By graduation you should have three to five standout deliverables you can reference in interviews: an analytics dashboard developed for a finance firm, a consulting report delivered during your internship, a market-entry plan for a global company, a leadership initiative you led in a student club. For each deliverable write: (a) context – the challenge, (b) your action, (c) measurable outcome (quantitative if possible), (d) your role and (e) how it ties to your target job. Example: “Led a four-person team during my summer internship at X Corp; built a pricing-analytics model that increased margin by 7 %; my role: lead analyst; relevance: analytics consulting role.” Store these in a digital portfolio, reference them on LinkedIn, and prepare two-minute summaries for interviews.
Rutgers Business School’s Office of Career Management offers coaching, employer engagement and recruiting support. But you must treat your job search as a project. Early in term one meet with your career advisor and submit a one-page job-search plan: target companies, roles, timeline, required skills, networking actions. Set weekly metrics: alumni chats, company visits, applications submitted. After your internship update your plan: what succeeded, what didn’t, next actions. The more your narrative ties to your deliverables and networking, the stronger your job prospects.
Your network includes classmates, alumni from Rutgers, faculty and employers in the NYC-New Jersey region and beyond. Build a list of 30-40 contacts aligned with your target industry, role or geography. For each outreach prepare a one-page background: your story, your key deliverables, your ask. After each conversation send a concise follow-up summarising what you learned and your next step. Attend alumni events, employer panels in NYC, guest-lectures on campus. Track outcomes: number of meetings, introductions made, referrals generated — network strategically rather than passively.
While technical competence is expected, your leadership presence and adaptability distinguish you. Each month set aside an hour for reflection: What leadership behaviour did I develop this month? What challenge did I face and how did I respond? What leadership trait will I focus next month? Use your journal and coursework to deepen self-awareness, team influence, decision-making under ambiguity and cross-cultural leadership. Document one leadership story per week—for example “led team through rapid pivot during case challenge” and build your narrative bank.

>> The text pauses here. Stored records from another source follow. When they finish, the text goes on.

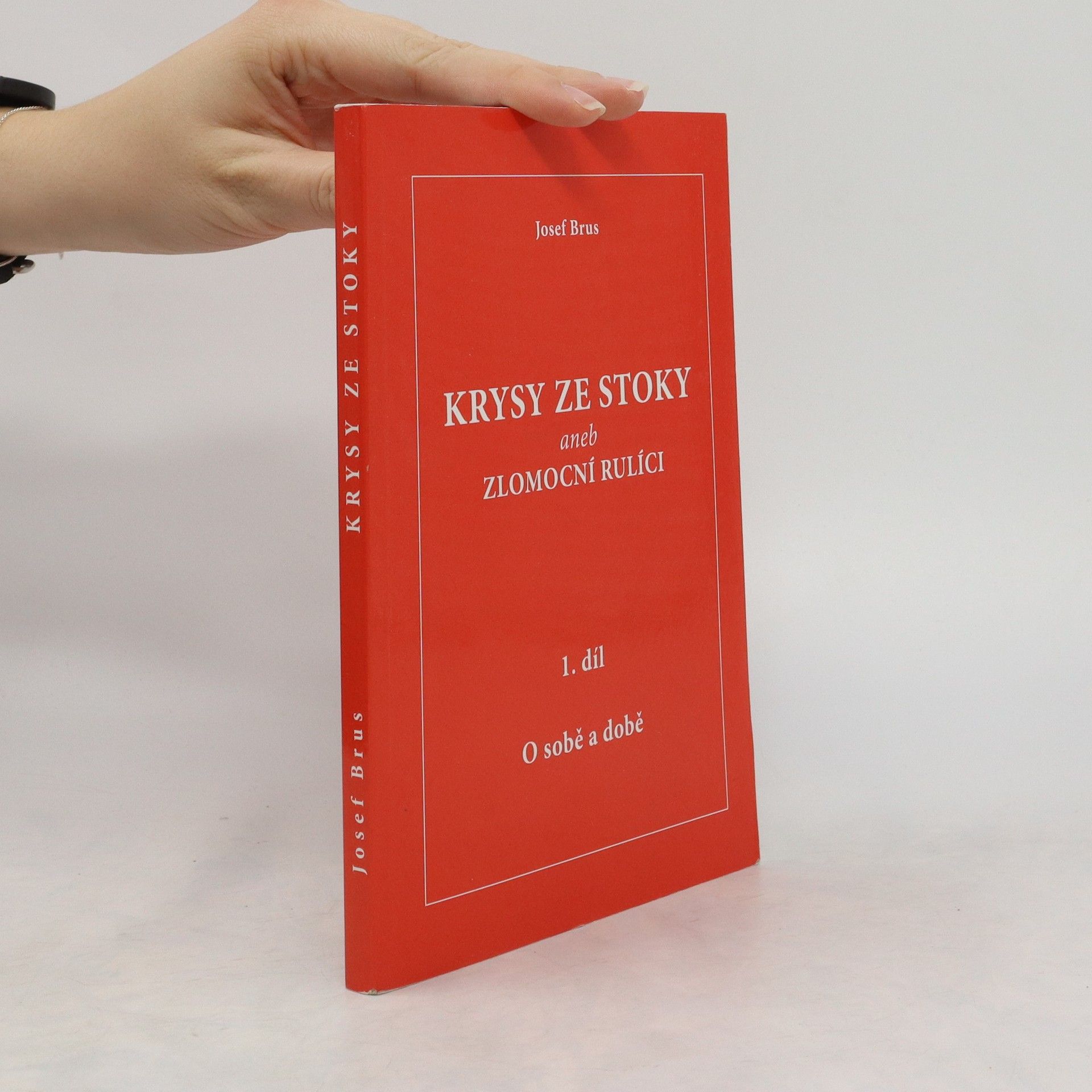 Josef Brus Krysy ze stoky aneb zlomocní rulíci 1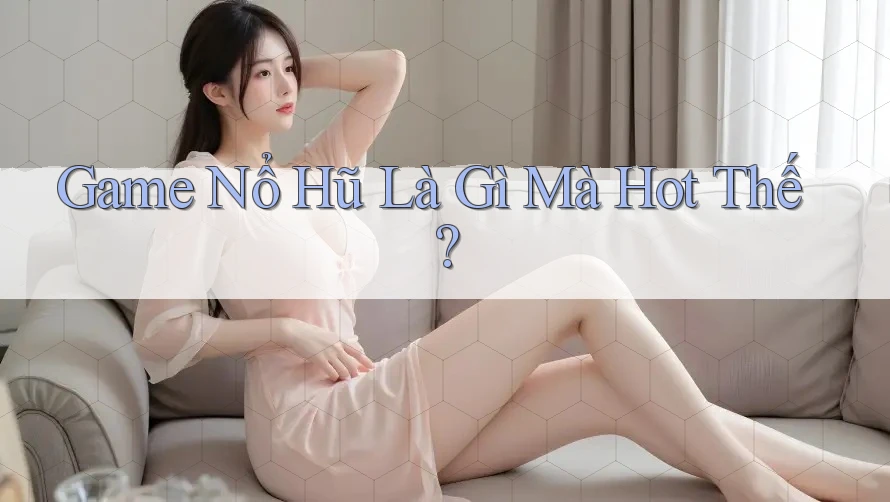 Game Nổ Hũ Là Gì Mà Hot Thế? Game Nổ Hũ Là Gì Mà Hot Thế?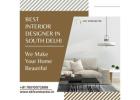 Best Interior Designer In South Delhi | Luxury Made Easy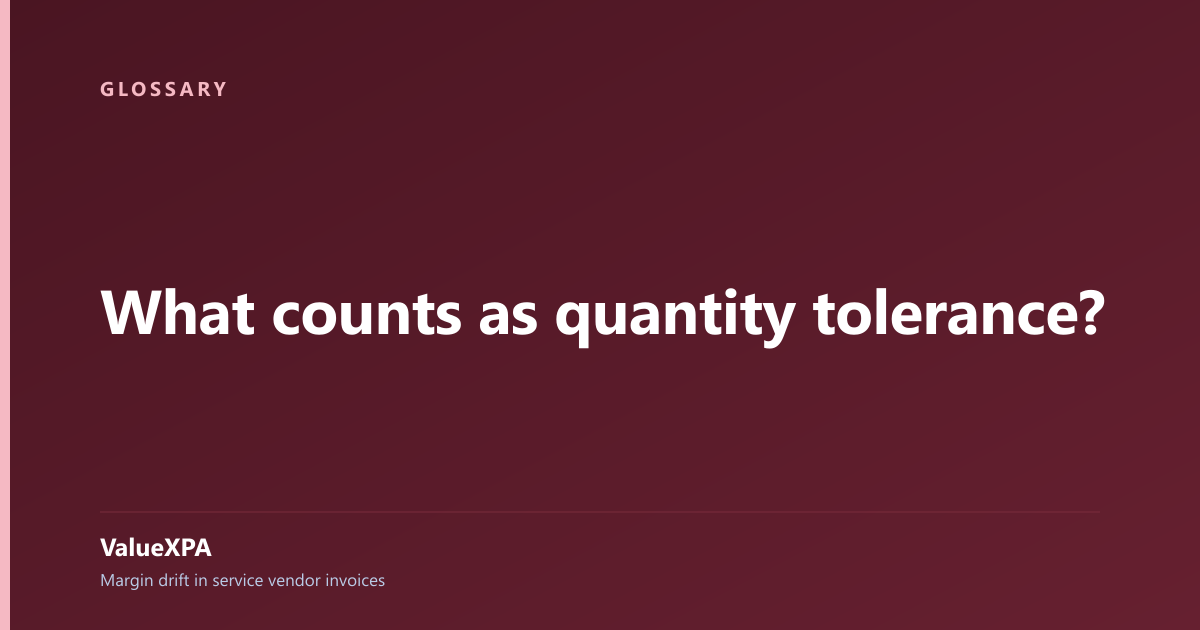 What counts as quantity tolerance?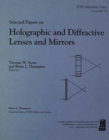 Selected Papers on Holographic and Diffractive Lenses and Mirrors - Book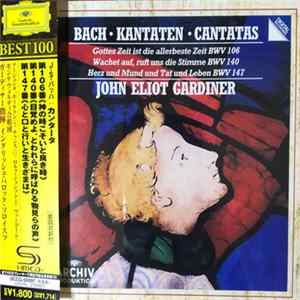 Bach - John Eliot Gardiner - Kantaten - Cantatas BWV 106, 140 & 147 flac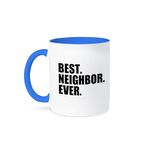 3dRose Mug_151532_6 "Best Neighbor Ever Gifts for Good Neighbors Humorous Funny Neighborhood Humor" Two Tone Blue Mug, 11 oz, Blue/White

As you approach graduation, synchronise your résumé, LinkedIn profile, portfolio of deliverables and interview stories around your target role and the evidence you built. Secure two references—faculty or internship supervisors who know your work. In interviews structure your story: “During my Rutgers MBA I led a team during my summer internship at X Corp; we built a predictive analytics model that improved margin by 8 %. I now bring that data-driven mindset and NYC-region business exposure to your analytics team.” Make your narrative crisp, evidence-based and employer-relevant.
Graduation is a beginning, not the endpoint. Stay engaged with the Rutgers alumni network, attend chapter events in NYC and globally, mentor incoming students, update your deliverable portfolio quarterly and revisit your leadership journal annually. The habits you build—purpose clarity, deliverable creation, leadership through action, networking discipline and monthly reflection—will serve your entire career. Your Rutgers MBA becomes the foundation; your trajectory thereafter defines your impact.